Here is a scan of my A5 sheet workings.
Years are down the left margin
Next columns are the prime factors for each year (helps to find early/late dates)
Followed by the earliest possible date
then the latest possible date for each year.
Finally a tally of the number of days between the two Magic Dates
I “looped” the gaps between dates to help keep track of what I was doing.
I only did the counting of gaps that looked promising.
The other side of the sheet has the years 27-55 and 96-00
Wow! That’s much more robust and thorough than my approach!
I guessed that there would be a 3 or 4 calendar year difference, say with 1 or 2 prime years and an invalid co-prime year in-between. A co-prime is the product of 2 primes, e.g. 43 and 2. I was lucky in spotting the 1097 days example since I started close to my real date of birth! I didn’t cover the whole century.
Yes, it was that string of three years 57, 58 and 59 where I noticed the first two were co-primes and the third was a Prime. And especially 58, with 29 and it not being a leap year. I had the 1097 for quite a while, but it took a bit of methodical work to ensure there weren’t any other similar combinations.
Nice teaser.
Three coins in the fountain … well, not exactly !
A table has 4 coins placed on it with two coins facing heads-up and two coins facing heads-down.
You were previously blindfolded, and still are, so can’t see the coins.
How can you re-arrange the coins into two piles such that each pile has the same number of coins showing heads-up ?
I would add that the process isn’t limited to just 4 coins.
It should work with 40 coins (in other words, any multiple of 4 coins, I think) provided the starting point is that half the coins are heads-up and half the coins are heads-down.
I’ve only tried it up to 16 coins and it impresses the grandchildren 
You can do it with gloves on if they think you can feel the difference between heads/tails with your fingers - you don’t need to feel the difference.
Are you allowed to turn any coins over at any time?
Hi Steve, Yes.
You can turn as many coins over as you wish.
In that case, step1 is to split the coins into two pairs, then step2 is to take one of the pairs and turn both coins over.
Well done Steve, and nicely described !
As a party-piece with the grandchildren, I normally use 16 coins and wear a pair of gloves - they are convinced that I can feel heads and tails.
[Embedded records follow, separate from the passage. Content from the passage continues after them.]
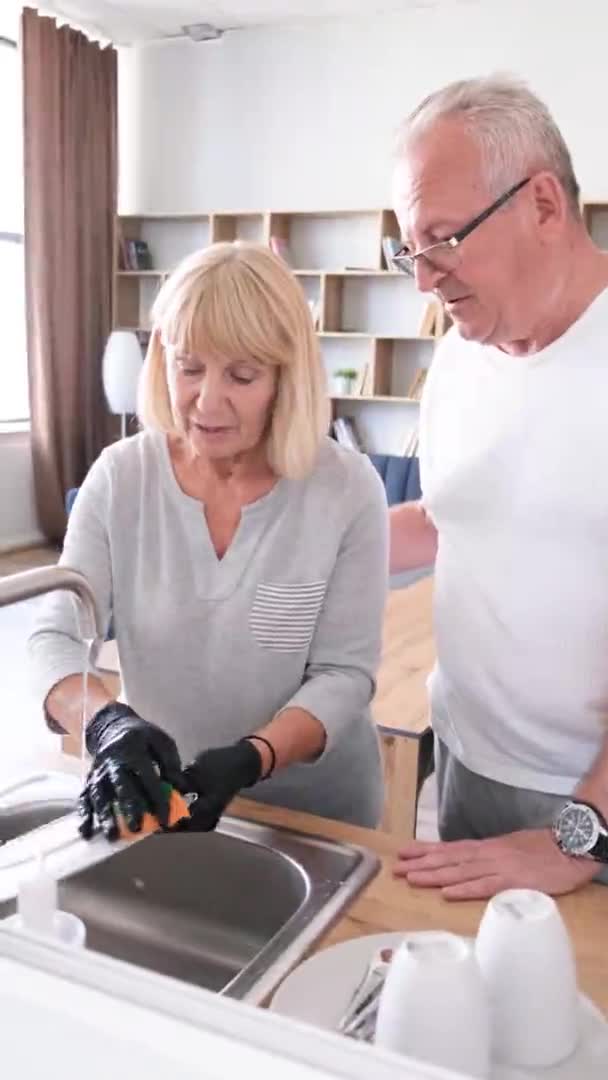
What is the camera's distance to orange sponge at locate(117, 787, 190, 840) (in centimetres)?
95

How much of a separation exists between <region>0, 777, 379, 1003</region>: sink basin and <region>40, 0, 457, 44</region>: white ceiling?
5.01 m

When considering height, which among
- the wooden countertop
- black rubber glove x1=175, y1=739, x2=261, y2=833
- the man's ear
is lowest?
the wooden countertop

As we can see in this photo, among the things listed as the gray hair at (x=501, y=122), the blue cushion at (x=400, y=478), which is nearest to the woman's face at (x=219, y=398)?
the gray hair at (x=501, y=122)

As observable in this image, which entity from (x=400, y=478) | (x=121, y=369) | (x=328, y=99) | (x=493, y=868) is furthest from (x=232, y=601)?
(x=328, y=99)

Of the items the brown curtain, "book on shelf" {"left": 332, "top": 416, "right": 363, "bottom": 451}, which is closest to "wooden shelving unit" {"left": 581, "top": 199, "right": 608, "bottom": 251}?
"book on shelf" {"left": 332, "top": 416, "right": 363, "bottom": 451}

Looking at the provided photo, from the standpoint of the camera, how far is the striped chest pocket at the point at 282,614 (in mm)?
1258

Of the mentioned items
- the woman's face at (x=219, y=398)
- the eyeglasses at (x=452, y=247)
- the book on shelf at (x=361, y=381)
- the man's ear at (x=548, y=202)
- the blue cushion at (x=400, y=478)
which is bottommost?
the blue cushion at (x=400, y=478)

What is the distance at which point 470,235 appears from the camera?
1.11m

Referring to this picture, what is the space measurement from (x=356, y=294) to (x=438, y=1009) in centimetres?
528

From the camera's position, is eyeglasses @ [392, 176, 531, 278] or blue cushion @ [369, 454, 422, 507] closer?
Result: eyeglasses @ [392, 176, 531, 278]

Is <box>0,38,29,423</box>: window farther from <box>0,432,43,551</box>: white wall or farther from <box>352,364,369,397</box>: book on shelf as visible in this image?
<box>352,364,369,397</box>: book on shelf

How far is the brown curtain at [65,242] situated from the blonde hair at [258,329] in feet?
14.9

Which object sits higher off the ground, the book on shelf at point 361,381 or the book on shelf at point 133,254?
the book on shelf at point 133,254

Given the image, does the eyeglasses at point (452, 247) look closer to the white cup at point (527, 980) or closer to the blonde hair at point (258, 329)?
the blonde hair at point (258, 329)
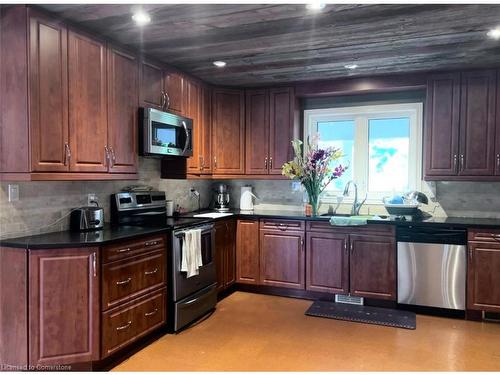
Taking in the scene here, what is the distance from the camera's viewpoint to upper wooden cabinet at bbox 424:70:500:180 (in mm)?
3795

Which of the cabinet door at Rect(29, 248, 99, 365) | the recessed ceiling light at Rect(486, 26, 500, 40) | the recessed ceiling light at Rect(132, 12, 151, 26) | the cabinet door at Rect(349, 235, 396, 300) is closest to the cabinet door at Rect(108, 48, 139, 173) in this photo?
the recessed ceiling light at Rect(132, 12, 151, 26)

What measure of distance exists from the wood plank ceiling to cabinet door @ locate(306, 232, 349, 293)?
5.81 feet

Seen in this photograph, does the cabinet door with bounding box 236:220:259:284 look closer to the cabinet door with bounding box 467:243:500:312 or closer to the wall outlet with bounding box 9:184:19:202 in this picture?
the cabinet door with bounding box 467:243:500:312

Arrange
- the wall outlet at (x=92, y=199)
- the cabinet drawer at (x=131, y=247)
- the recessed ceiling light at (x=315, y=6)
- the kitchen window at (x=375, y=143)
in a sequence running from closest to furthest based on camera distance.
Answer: the recessed ceiling light at (x=315, y=6), the cabinet drawer at (x=131, y=247), the wall outlet at (x=92, y=199), the kitchen window at (x=375, y=143)

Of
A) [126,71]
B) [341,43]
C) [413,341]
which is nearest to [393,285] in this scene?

Add in a few mumbo- jumbo words and, hey-presto …. they are amazed.
I like the idea of all the theatrics!
As an aside, I think it works for any even number of coins?
I think you are right Ravvie. Well, more accurately, you ARE right.
Never realised that until you pointed it out. Thank you.
All you have to do for this one, is find the numbers that fit the boxes.
Normal arithmetic, no tricks, just straight forward arithmetic. (or, if it helps, algebra !)
I make it that the solution involves non-integers.
that is what I found.
One of those that at first glance looks very easy. I tried to solve it in my head but eventually had to resort to equations 
Same story here Steve ….
I’ve filled up two pages of scrap paper with scribbles last night and now having respite care.
I know the feeling Mike !
I filled half a page with trial and error guesses, then opted for algebra. Even then, I had to work methodically.
But all came good in the end. Hope the respite care goes well
For the sake of completeness, my solutions were as follows. Top line 3.5 and 4.5. Second line 9.5 and 3.5.